For the last six weeks or so I have been working on bring floating point arithmetic to “Riscyforth” – my assembly-based implementation of Forth for Risc-V “single board computers”.

I could have just used the software written by other people and piped my calls through to that – but this is as much about a learning process and challenge for as it is every going to be about production code. And it turns out floating point is far from simple.
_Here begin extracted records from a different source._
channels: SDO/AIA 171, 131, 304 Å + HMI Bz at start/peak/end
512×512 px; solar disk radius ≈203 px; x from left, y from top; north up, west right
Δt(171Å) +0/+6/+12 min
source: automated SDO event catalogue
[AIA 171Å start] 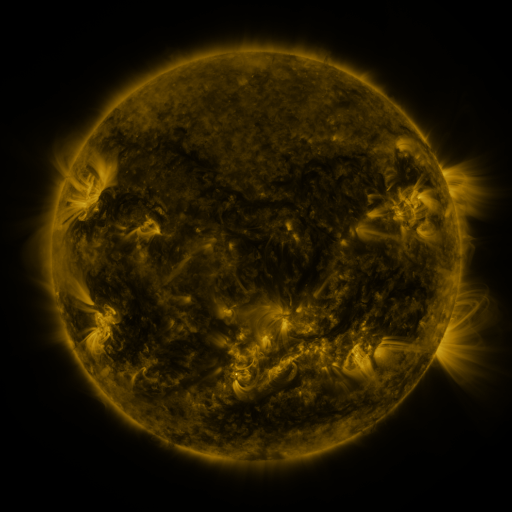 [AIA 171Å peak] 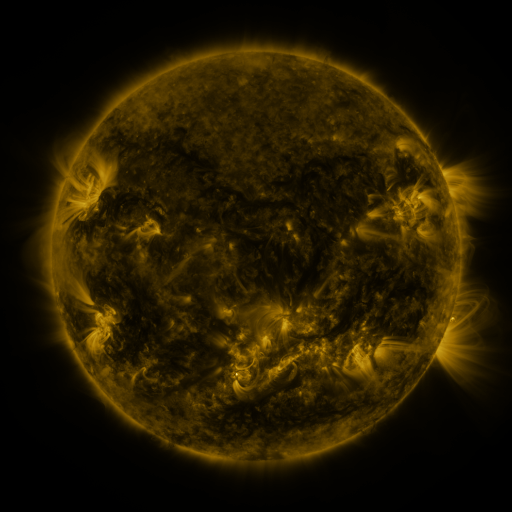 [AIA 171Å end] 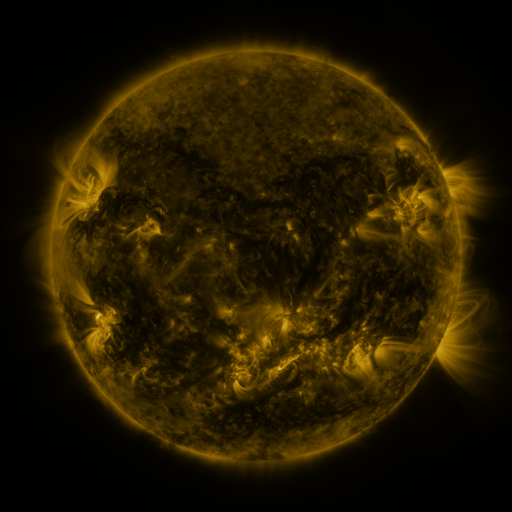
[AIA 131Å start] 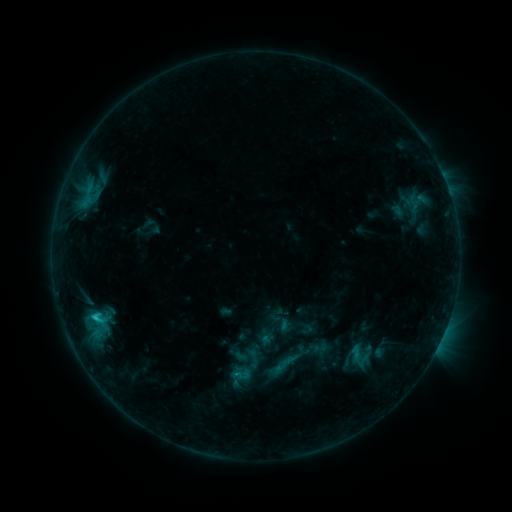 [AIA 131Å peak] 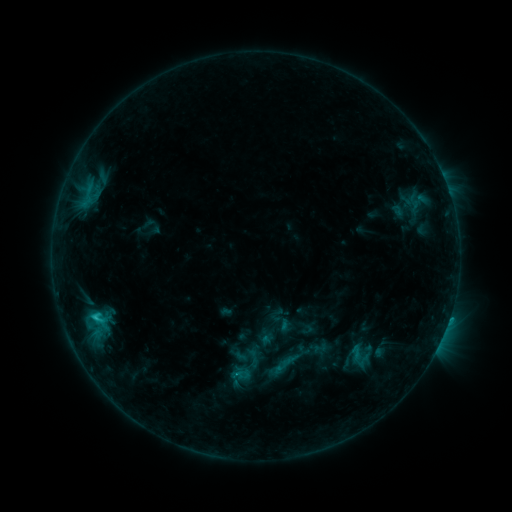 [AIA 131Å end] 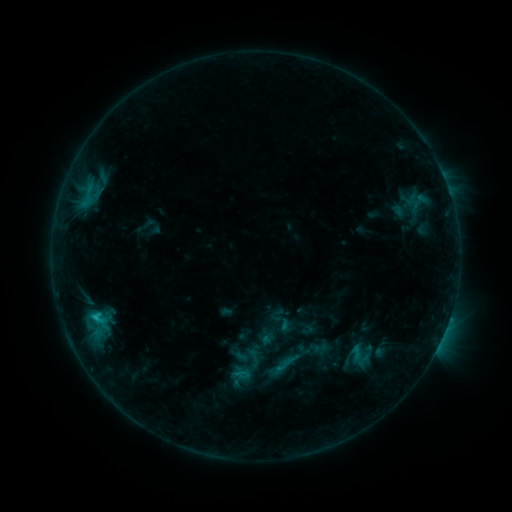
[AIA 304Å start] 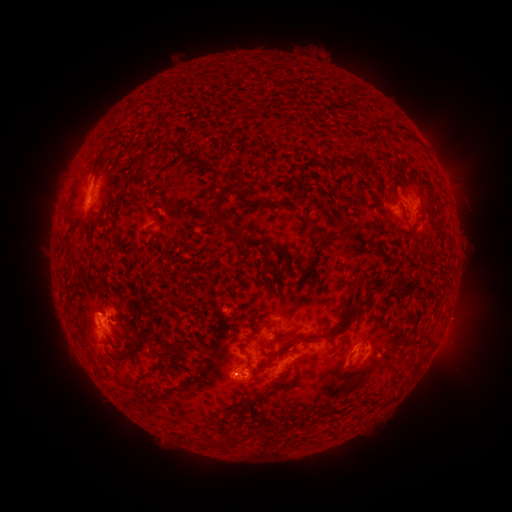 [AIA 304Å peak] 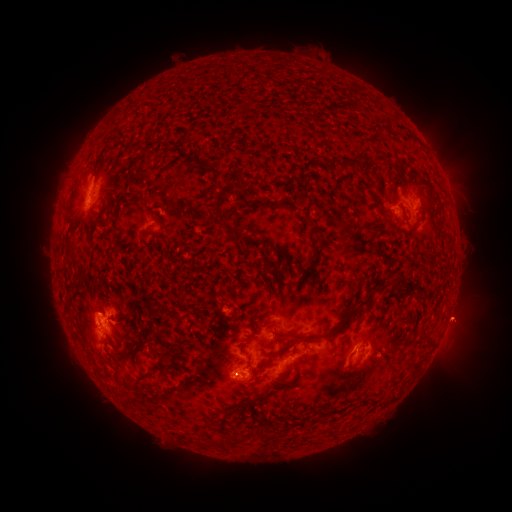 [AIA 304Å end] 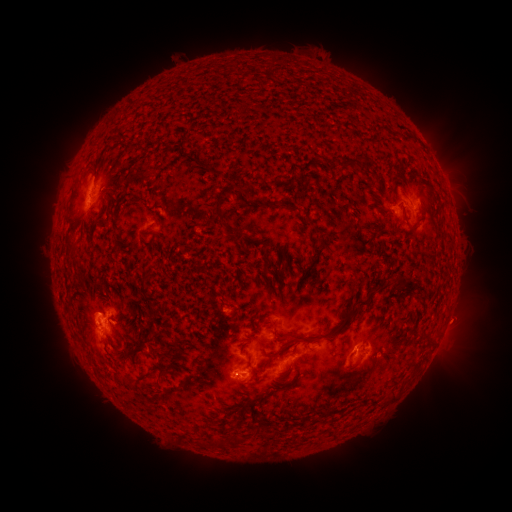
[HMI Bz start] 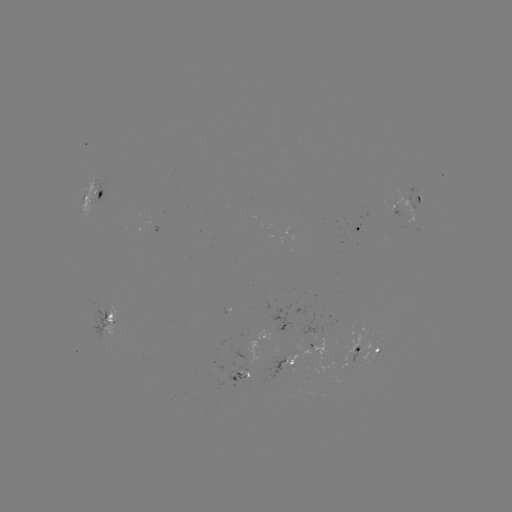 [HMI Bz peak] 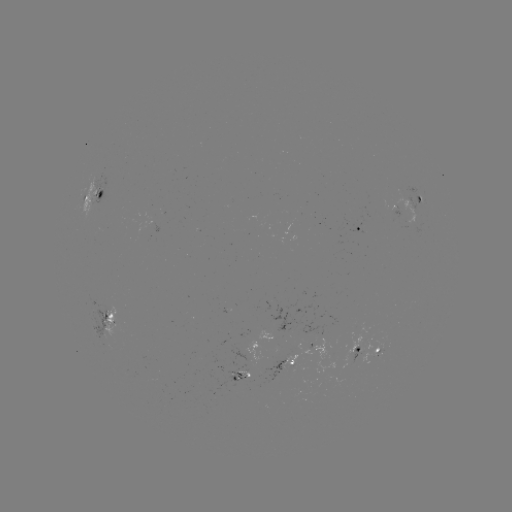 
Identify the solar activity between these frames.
eruption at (461, 318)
Typically floating point numbers are represented as though in scientific notation, but using powers of 2, rather than powers of 10. So to from the easy-to-write base 10 number $10^{-1}$ to a binary representation there is a fair amount of long (binary) division required – and in this case – because $\frac{1}{10}$ can only be represented by an infinite series of factions to the power of two, an approximation is required:

$\frac{1}{10} = \frac{1}{16} + \frac{1}{32} + \frac{1}{256} + \frac{1}{512} + \frac{1}{4096} + \frac{1}{8096}+...$

The error in that partial sum – which requires 13 bits to store – is “just” 0.035% (it comes to 0.09996420851031553398058252427184 according to Microsoft’s calculator – though, that too is an floating point approximation). But that would be enough to miss a target at the distance of the Moon by 138km.

Typically more accurate FP approximations than this are being used to guide modern engineering – but they are still approximations.